§ What is being asked
Please set out every line of the entries below as a JSON list of strings, one string per line, with blank lines dropped. Leave the pictures out of your answer.

--

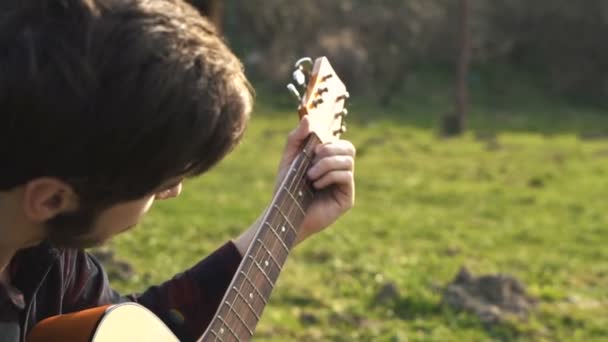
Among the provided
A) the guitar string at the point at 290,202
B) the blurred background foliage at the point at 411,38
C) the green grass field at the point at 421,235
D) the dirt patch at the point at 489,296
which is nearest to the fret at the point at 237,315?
the guitar string at the point at 290,202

--

§ Solution for this task
[
  "Among the provided",
  "A) the guitar string at the point at 290,202",
  "B) the blurred background foliage at the point at 411,38",
  "C) the green grass field at the point at 421,235",
  "D) the dirt patch at the point at 489,296",
  "which is nearest to the fret at the point at 237,315?",
  "the guitar string at the point at 290,202"
]